Below is a listing; write it out exactly and drop any images from it.
── Dataset rows
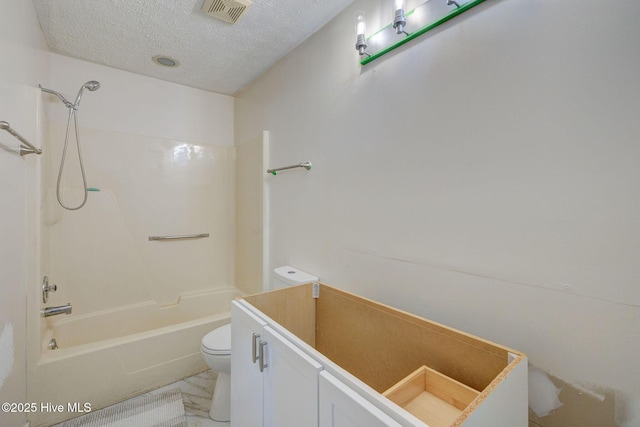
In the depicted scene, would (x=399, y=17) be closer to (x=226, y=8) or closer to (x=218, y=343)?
(x=226, y=8)

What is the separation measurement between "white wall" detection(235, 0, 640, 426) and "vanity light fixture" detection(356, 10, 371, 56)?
0.07m

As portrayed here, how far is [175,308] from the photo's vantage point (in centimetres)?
251

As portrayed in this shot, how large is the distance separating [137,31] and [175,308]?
223cm

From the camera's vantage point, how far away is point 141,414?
1677 mm

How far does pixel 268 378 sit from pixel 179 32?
2.11 meters

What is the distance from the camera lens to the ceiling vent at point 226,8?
148 centimetres

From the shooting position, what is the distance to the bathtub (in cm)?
161

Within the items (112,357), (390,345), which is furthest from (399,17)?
(112,357)

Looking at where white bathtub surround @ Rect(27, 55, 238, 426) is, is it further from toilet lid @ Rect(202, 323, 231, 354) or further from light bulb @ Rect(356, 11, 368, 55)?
light bulb @ Rect(356, 11, 368, 55)

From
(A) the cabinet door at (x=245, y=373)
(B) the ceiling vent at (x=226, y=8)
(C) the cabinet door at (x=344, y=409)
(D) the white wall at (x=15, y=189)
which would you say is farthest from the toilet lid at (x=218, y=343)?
(B) the ceiling vent at (x=226, y=8)

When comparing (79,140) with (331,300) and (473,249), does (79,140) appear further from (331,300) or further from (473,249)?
(473,249)

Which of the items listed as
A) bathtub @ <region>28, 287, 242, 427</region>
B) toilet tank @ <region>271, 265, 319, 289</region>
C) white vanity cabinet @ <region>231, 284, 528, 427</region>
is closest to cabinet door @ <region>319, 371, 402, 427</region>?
white vanity cabinet @ <region>231, 284, 528, 427</region>

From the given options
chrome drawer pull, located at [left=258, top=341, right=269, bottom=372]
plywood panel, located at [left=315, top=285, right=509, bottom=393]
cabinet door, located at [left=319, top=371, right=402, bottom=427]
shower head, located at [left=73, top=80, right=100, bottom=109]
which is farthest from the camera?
shower head, located at [left=73, top=80, right=100, bottom=109]

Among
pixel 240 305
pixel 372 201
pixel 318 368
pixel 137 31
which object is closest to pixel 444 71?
pixel 372 201
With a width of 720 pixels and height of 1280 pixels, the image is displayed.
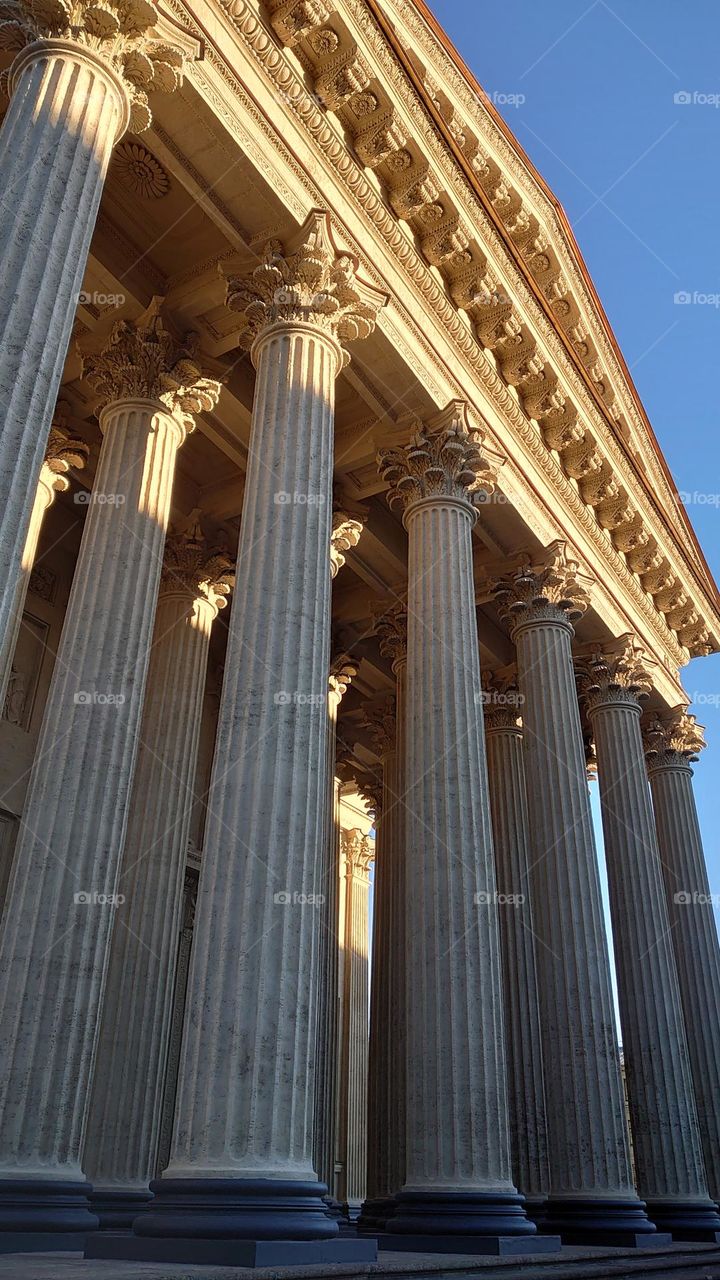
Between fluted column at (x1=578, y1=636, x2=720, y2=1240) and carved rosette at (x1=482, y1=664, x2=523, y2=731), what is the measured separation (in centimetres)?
153

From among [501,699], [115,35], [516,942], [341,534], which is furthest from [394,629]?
[115,35]

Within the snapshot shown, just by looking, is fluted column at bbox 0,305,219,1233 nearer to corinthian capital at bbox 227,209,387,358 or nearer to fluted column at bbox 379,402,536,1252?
corinthian capital at bbox 227,209,387,358

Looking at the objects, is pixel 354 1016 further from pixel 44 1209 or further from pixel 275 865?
pixel 275 865

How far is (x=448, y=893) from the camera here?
1252cm

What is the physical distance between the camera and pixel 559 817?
17.1 meters

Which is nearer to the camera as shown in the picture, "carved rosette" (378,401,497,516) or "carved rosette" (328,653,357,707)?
"carved rosette" (378,401,497,516)

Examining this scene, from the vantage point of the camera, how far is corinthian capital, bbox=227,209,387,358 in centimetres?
1241

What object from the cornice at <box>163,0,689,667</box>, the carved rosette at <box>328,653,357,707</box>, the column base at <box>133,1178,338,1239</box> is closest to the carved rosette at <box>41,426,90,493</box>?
the cornice at <box>163,0,689,667</box>

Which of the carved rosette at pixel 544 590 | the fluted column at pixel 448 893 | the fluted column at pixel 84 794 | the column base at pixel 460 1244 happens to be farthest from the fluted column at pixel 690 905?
the fluted column at pixel 84 794

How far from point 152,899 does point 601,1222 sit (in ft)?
25.8

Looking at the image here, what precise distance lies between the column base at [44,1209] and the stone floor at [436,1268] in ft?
1.35

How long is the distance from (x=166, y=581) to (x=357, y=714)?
33.8ft

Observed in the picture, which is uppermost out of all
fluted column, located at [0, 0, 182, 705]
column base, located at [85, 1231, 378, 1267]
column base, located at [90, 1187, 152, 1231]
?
fluted column, located at [0, 0, 182, 705]

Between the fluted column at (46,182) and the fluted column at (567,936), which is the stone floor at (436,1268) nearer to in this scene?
the fluted column at (567,936)
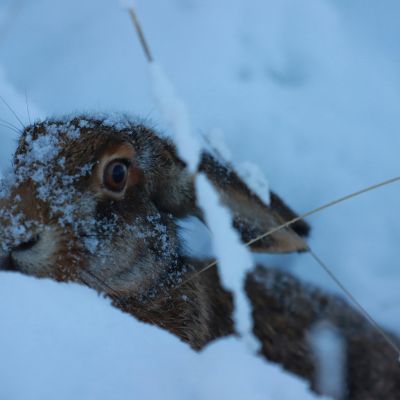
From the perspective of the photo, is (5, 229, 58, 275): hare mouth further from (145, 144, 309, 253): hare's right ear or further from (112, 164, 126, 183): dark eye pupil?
(145, 144, 309, 253): hare's right ear

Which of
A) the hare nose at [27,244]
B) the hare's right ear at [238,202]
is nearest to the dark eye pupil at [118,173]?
the hare's right ear at [238,202]

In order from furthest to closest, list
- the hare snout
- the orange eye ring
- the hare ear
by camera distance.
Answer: the hare ear
the orange eye ring
the hare snout

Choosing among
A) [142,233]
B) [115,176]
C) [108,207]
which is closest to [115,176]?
[115,176]

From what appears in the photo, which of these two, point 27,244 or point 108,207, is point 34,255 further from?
point 108,207

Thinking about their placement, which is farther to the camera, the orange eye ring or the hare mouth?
the orange eye ring

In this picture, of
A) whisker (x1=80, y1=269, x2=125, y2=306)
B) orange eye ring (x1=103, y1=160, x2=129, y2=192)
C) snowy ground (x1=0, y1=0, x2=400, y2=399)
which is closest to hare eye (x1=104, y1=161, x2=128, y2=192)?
orange eye ring (x1=103, y1=160, x2=129, y2=192)

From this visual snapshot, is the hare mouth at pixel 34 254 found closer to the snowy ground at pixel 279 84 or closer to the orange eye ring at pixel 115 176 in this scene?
the orange eye ring at pixel 115 176

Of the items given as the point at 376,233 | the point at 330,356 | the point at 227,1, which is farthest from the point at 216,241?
the point at 227,1
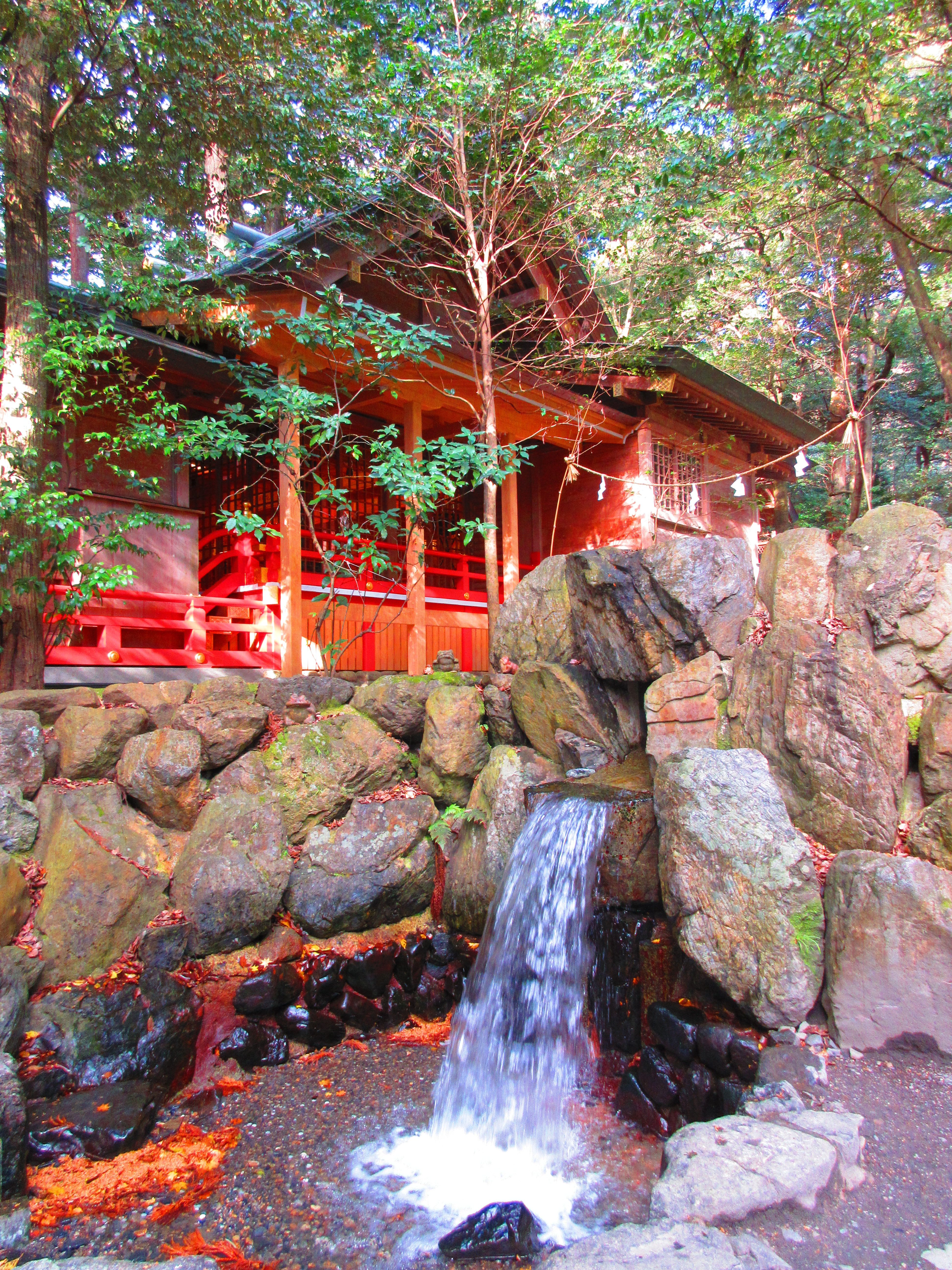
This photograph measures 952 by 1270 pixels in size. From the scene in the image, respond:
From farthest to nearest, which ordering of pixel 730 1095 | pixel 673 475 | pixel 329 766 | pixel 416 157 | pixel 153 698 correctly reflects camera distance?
────
Completed task>
In the depicted scene, would (x=399, y=17) be closer to (x=226, y=8) or closer to (x=218, y=343)?
(x=226, y=8)

What is the separation measurement between "white wall" detection(235, 0, 640, 426) and "vanity light fixture" detection(356, 10, 371, 56)?
0.07m

As portrayed here, how far is [175,308] from the photo's vantage point (in centimetres)?
251

As portrayed in this shot, how large is the distance separating [137,31] and [175,308]?
223cm

From the camera's vantage point, how far away is point 141,414?
1677 mm

How far does pixel 268 378 sit from pixel 179 32?
2.11 meters

What is the distance from the camera lens to the ceiling vent at point 226,8?
148 centimetres

From the shooting position, what is the distance to the bathtub (in cm)?
161

Within the items (112,357), (390,345), which is furthest from (399,17)?
(112,357)

Looking at where white bathtub surround @ Rect(27, 55, 238, 426) is, is it further from toilet lid @ Rect(202, 323, 231, 354) or further from light bulb @ Rect(356, 11, 368, 55)?
light bulb @ Rect(356, 11, 368, 55)

From
(A) the cabinet door at (x=245, y=373)
(B) the ceiling vent at (x=226, y=8)
(C) the cabinet door at (x=344, y=409)
(D) the white wall at (x=15, y=189)
which would you say is farthest from the toilet lid at (x=218, y=343)?
(B) the ceiling vent at (x=226, y=8)

When comparing (79,140) with (331,300) and (473,249), does (79,140) appear further from (331,300) or further from (473,249)?
(473,249)

Which of the items listed as
A) bathtub @ <region>28, 287, 242, 427</region>
B) toilet tank @ <region>271, 265, 319, 289</region>
C) white vanity cabinet @ <region>231, 284, 528, 427</region>
is closest to cabinet door @ <region>319, 371, 402, 427</region>?
white vanity cabinet @ <region>231, 284, 528, 427</region>

From the given options
chrome drawer pull, located at [left=258, top=341, right=269, bottom=372]
plywood panel, located at [left=315, top=285, right=509, bottom=393]
cabinet door, located at [left=319, top=371, right=402, bottom=427]
shower head, located at [left=73, top=80, right=100, bottom=109]
which is farthest from the camera?
shower head, located at [left=73, top=80, right=100, bottom=109]

Among
pixel 240 305
pixel 372 201
pixel 318 368
pixel 137 31
which object is closest to pixel 444 71?
pixel 372 201
With a width of 720 pixels and height of 1280 pixels, the image is displayed.
Between fluted column at (x1=578, y1=636, x2=720, y2=1240) and carved rosette at (x1=482, y1=664, x2=523, y2=731), what is the measured separation (in centimetres)?
153

From among [501,699], [115,35], [516,942], [341,534], which is furthest from [394,629]?
[115,35]

Within the snapshot shown, just by looking, is fluted column at bbox 0,305,219,1233 nearer to corinthian capital at bbox 227,209,387,358 or nearer to fluted column at bbox 379,402,536,1252?
corinthian capital at bbox 227,209,387,358

Looking at the objects, is pixel 354 1016 further from pixel 44 1209 or further from pixel 275 865?
pixel 275 865

How far is (x=448, y=893) from the camera here?
1252cm

What is the physical distance between the camera and pixel 559 817?
17.1 meters

Which is nearer to the camera as shown in the picture, "carved rosette" (378,401,497,516) or "carved rosette" (328,653,357,707)?
"carved rosette" (378,401,497,516)

Examining this scene, from the vantage point of the camera, how far is corinthian capital, bbox=227,209,387,358 in centimetres?
1241

What object from the cornice at <box>163,0,689,667</box>, the carved rosette at <box>328,653,357,707</box>, the column base at <box>133,1178,338,1239</box> is closest to the carved rosette at <box>41,426,90,493</box>?
the cornice at <box>163,0,689,667</box>

Which of the carved rosette at pixel 544 590 | the fluted column at pixel 448 893 | the fluted column at pixel 84 794 | the column base at pixel 460 1244 happens to be farthest from the fluted column at pixel 690 905?
the fluted column at pixel 84 794

How far from point 152,899 does point 601,1222 sit (in ft)?
25.8

Looking at the image here, what precise distance lies between the column base at [44,1209] and the stone floor at [436,1268] in ft?
1.35

How long is the distance from (x=166, y=581) to (x=357, y=714)?
33.8ft

Observed in the picture, which is uppermost out of all
fluted column, located at [0, 0, 182, 705]
column base, located at [85, 1231, 378, 1267]
column base, located at [90, 1187, 152, 1231]
?
fluted column, located at [0, 0, 182, 705]

Between the fluted column at (46,182) and the fluted column at (567,936), which is the stone floor at (436,1268) nearer to in this scene?
the fluted column at (567,936)
From the perspective of the photo, is (5, 229, 58, 275): hare mouth further from (145, 144, 309, 253): hare's right ear or further from (112, 164, 126, 183): dark eye pupil?
(145, 144, 309, 253): hare's right ear

Which of
A) the hare nose at [27,244]
B) the hare's right ear at [238,202]
is nearest to the dark eye pupil at [118,173]?
the hare's right ear at [238,202]

In order from furthest to closest, list
- the hare snout
- the orange eye ring
- the hare ear
by camera distance.
Answer: the hare ear
the orange eye ring
the hare snout

Choosing among
A) [142,233]
B) [115,176]
C) [108,207]
which is closest to [115,176]?
[115,176]

From what appears in the photo, which of these two, point 27,244 or point 108,207, is point 34,255 further from?
point 108,207

Thinking about their placement, which is farther to the camera, the orange eye ring or the hare mouth?
the orange eye ring

In this picture, of
A) whisker (x1=80, y1=269, x2=125, y2=306)
B) orange eye ring (x1=103, y1=160, x2=129, y2=192)
C) snowy ground (x1=0, y1=0, x2=400, y2=399)
which is closest to hare eye (x1=104, y1=161, x2=128, y2=192)?
orange eye ring (x1=103, y1=160, x2=129, y2=192)

From this visual snapshot, is the hare mouth at pixel 34 254 found closer to the snowy ground at pixel 279 84 or closer to the orange eye ring at pixel 115 176 in this scene?
the orange eye ring at pixel 115 176

Of the items given as the point at 376,233 | the point at 330,356 | the point at 227,1, which is farthest from the point at 216,241?
the point at 227,1
This photograph measures 952 by 1270 pixels in size. From the scene in the image, respond:
From farthest to nearest, which ordering of pixel 730 1095 | pixel 673 475 | pixel 329 766 | pixel 416 157 | pixel 153 698 correctly reflects camera distance?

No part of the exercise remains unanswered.